On Wed, Aug 29, 2007 at 01:00:07PM -0600, Eric W. Biederman wrote:
> "H. Peter Anvin" <[email protected]> writes:
>
> > Eric W. Biederman wrote:
> >>
> >> My hypothesis. No one cares now.
> >>
> >> My observation. The way we have been maintaining the binary sysctl
> >> side of things using it is asking for your application to be broken in
> >> subtle and nasty ways.
> >>
> >
> > I suspect the right thing to do is simply to make a list of the supported binary
> > sysctls, and automatically verify those numbers. Doing that would alleviate
> > these concerns, wouldn't break anything, and isn't really that hard to do.
>
> Well the list is currently 1200 lines long, with wild cards in it.

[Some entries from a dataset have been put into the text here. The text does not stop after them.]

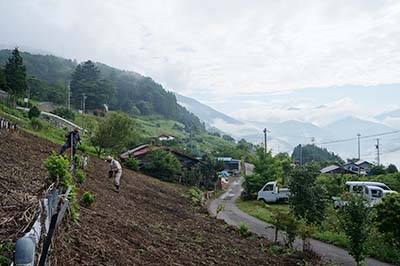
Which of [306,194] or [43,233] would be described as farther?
[306,194]

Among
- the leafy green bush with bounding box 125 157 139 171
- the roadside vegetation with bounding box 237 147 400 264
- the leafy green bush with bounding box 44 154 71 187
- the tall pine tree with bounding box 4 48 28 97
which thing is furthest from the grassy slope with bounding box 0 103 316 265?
the tall pine tree with bounding box 4 48 28 97

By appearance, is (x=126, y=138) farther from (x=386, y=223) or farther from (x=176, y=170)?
(x=386, y=223)

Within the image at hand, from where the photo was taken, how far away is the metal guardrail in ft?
9.57

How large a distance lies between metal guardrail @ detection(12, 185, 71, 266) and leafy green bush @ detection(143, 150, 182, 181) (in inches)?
1171

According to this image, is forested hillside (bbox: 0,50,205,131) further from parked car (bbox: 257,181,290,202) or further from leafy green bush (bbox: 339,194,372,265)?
leafy green bush (bbox: 339,194,372,265)

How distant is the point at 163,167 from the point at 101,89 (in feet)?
184

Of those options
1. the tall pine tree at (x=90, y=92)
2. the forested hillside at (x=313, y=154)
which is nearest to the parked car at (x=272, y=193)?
the forested hillside at (x=313, y=154)

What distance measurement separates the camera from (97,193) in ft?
38.4

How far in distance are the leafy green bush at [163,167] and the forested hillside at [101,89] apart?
150 ft

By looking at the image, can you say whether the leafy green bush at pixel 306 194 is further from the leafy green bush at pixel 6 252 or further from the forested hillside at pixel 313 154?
the forested hillside at pixel 313 154

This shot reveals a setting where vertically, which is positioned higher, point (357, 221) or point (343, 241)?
point (357, 221)

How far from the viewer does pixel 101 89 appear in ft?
284

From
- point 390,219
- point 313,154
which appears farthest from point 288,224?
point 313,154

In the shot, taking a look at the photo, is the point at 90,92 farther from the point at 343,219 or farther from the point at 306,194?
the point at 343,219
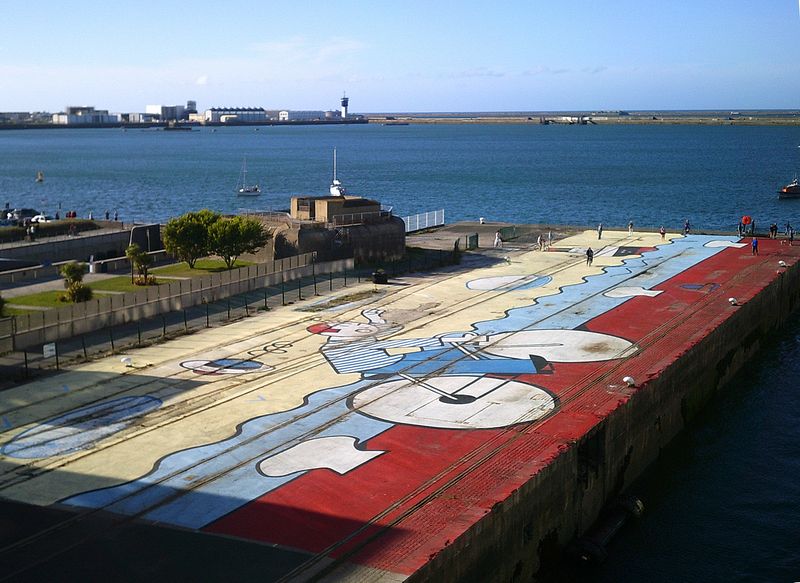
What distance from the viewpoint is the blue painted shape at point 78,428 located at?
3203cm

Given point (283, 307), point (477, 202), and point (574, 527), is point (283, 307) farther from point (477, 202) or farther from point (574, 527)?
point (477, 202)

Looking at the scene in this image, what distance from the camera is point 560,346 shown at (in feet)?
151

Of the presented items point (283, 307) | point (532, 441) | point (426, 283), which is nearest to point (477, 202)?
point (426, 283)

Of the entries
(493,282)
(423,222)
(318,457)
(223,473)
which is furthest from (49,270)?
(318,457)

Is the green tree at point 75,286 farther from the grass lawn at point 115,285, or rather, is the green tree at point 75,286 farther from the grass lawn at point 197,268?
the grass lawn at point 197,268

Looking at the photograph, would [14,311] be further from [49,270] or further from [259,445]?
[259,445]

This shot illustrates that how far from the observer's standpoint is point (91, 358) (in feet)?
140

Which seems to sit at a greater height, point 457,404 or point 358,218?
point 358,218

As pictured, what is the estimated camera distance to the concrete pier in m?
25.5

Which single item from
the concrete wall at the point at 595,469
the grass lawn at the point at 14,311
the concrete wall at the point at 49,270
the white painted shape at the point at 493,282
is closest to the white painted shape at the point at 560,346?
the concrete wall at the point at 595,469

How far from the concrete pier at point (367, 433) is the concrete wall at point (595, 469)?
0.30 ft

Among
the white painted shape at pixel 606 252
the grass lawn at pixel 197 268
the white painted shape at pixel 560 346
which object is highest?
the white painted shape at pixel 606 252

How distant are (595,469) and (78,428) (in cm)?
1809

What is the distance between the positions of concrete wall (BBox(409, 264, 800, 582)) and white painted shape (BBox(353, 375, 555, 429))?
A: 9.79 feet
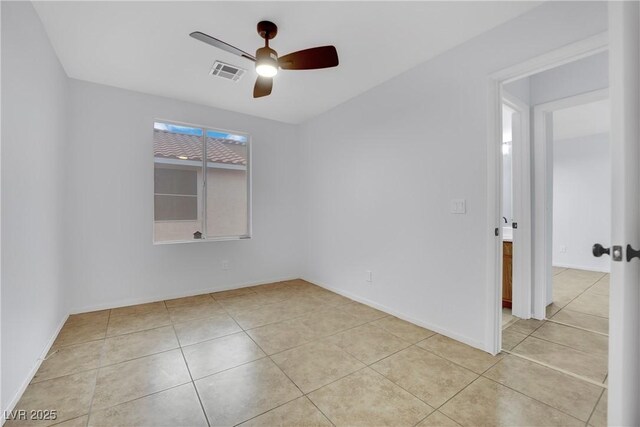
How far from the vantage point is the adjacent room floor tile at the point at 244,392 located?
61.4 inches

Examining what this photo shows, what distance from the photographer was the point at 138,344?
235 centimetres

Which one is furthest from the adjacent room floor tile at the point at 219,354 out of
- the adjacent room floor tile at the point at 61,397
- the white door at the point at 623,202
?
the white door at the point at 623,202

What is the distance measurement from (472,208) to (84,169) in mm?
4016

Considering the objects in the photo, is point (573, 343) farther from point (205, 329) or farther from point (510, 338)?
point (205, 329)

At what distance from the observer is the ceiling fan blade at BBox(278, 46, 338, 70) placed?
77.1 inches

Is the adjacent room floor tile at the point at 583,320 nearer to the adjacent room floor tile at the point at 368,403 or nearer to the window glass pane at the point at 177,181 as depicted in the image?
the adjacent room floor tile at the point at 368,403

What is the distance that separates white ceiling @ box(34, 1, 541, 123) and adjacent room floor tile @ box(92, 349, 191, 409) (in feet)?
8.56

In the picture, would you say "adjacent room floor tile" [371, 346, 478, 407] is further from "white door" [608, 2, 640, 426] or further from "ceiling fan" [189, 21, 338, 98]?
"ceiling fan" [189, 21, 338, 98]

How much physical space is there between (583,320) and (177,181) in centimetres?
487

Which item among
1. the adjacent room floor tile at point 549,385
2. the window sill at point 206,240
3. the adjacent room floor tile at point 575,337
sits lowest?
the adjacent room floor tile at point 549,385

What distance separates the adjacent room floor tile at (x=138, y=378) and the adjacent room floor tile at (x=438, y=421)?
59.9 inches

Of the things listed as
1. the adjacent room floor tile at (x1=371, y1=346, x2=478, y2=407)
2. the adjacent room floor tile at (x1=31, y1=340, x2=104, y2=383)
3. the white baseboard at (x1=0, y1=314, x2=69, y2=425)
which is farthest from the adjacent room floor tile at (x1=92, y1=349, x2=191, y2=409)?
the adjacent room floor tile at (x1=371, y1=346, x2=478, y2=407)

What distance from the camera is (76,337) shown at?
2.46 meters

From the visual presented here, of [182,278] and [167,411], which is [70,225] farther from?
[167,411]
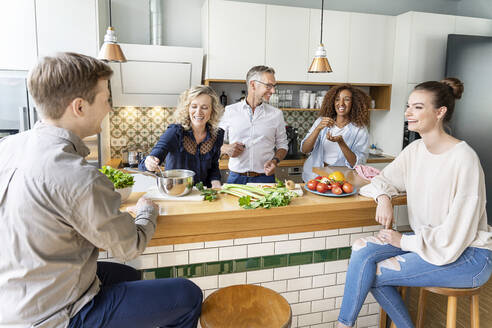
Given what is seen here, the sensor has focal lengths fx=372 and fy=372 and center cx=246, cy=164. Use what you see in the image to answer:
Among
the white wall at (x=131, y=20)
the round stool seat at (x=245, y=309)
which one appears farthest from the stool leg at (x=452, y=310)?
the white wall at (x=131, y=20)

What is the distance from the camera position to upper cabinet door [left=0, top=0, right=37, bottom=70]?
342 centimetres

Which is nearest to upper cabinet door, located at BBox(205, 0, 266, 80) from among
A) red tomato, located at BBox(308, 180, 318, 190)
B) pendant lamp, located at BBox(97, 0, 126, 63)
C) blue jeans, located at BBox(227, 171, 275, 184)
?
blue jeans, located at BBox(227, 171, 275, 184)

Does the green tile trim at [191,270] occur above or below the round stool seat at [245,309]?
below

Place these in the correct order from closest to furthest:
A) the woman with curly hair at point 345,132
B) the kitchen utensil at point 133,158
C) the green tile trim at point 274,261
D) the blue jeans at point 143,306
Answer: the blue jeans at point 143,306 → the green tile trim at point 274,261 → the woman with curly hair at point 345,132 → the kitchen utensil at point 133,158

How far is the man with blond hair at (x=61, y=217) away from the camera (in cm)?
111

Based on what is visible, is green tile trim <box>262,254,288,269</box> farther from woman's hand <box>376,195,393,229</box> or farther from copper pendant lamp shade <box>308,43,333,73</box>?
copper pendant lamp shade <box>308,43,333,73</box>

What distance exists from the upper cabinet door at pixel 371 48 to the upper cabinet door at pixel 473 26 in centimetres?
82

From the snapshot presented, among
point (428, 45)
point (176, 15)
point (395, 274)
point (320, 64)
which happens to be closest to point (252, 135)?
point (320, 64)

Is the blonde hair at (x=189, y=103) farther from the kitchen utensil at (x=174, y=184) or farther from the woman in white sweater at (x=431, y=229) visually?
the woman in white sweater at (x=431, y=229)

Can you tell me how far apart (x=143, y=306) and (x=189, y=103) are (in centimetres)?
159

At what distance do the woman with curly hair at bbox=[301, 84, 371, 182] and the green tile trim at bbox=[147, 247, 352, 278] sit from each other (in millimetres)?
1418

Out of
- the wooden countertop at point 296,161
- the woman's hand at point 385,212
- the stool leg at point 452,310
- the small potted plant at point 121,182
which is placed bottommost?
the stool leg at point 452,310

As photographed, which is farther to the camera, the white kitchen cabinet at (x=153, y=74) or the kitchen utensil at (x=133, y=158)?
Answer: the kitchen utensil at (x=133, y=158)

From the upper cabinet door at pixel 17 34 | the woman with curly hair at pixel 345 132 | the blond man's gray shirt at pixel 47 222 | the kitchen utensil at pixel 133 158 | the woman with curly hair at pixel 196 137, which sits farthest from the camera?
the kitchen utensil at pixel 133 158
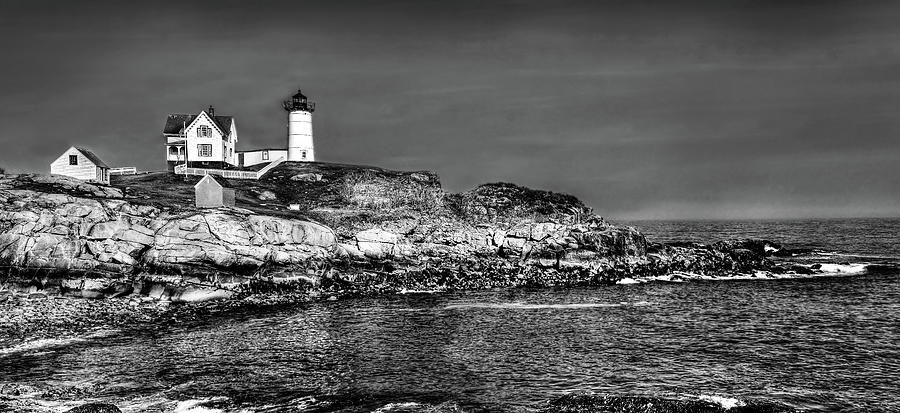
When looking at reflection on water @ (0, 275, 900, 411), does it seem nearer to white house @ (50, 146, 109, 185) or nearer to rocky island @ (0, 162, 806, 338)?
rocky island @ (0, 162, 806, 338)

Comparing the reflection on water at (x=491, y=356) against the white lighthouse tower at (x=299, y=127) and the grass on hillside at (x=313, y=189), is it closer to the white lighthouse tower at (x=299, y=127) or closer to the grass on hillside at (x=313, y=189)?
the grass on hillside at (x=313, y=189)

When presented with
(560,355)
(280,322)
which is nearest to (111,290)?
(280,322)

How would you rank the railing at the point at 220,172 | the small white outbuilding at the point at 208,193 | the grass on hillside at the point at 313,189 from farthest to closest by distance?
1. the railing at the point at 220,172
2. the grass on hillside at the point at 313,189
3. the small white outbuilding at the point at 208,193

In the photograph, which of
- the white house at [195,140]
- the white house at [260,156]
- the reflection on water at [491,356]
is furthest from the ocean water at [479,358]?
the white house at [260,156]

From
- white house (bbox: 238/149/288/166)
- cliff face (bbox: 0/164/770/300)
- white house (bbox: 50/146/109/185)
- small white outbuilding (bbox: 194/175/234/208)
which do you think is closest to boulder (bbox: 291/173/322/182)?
cliff face (bbox: 0/164/770/300)

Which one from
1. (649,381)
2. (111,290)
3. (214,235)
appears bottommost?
(649,381)

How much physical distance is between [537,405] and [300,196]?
63.8 meters

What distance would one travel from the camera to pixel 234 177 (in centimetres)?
8819

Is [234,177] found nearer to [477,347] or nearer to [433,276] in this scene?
[433,276]

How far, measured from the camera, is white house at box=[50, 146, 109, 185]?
7631 centimetres

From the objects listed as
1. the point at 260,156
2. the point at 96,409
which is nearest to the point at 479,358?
the point at 96,409

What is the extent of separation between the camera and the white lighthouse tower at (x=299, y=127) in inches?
4124

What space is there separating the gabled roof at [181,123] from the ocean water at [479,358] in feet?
190

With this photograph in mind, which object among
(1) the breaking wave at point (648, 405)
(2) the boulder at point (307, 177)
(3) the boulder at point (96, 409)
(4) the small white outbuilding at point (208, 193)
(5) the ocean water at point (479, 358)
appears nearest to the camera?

> See sysctl_check.c in the -mm tree. I think I have finally found
> all of the binary sysctl numbers that are currently in use but I may
> have missed something. Although that can probably be trimmed a bit
> now that a number of those sysctls have been identified as impossibly
> and always broken
It's not hard to do read-side, right? Take the list of sysctl's, and
create a program which reads it via the binary interface and the /proc
interface, and verify they are the same.
Testing write-side, where we have to worry about permission tests,
making sure the correctr value is set, locking issues, etc., is
admittedly more difficult. My guess though many programs/libraries
are reading from the sysctl interface than writing to it.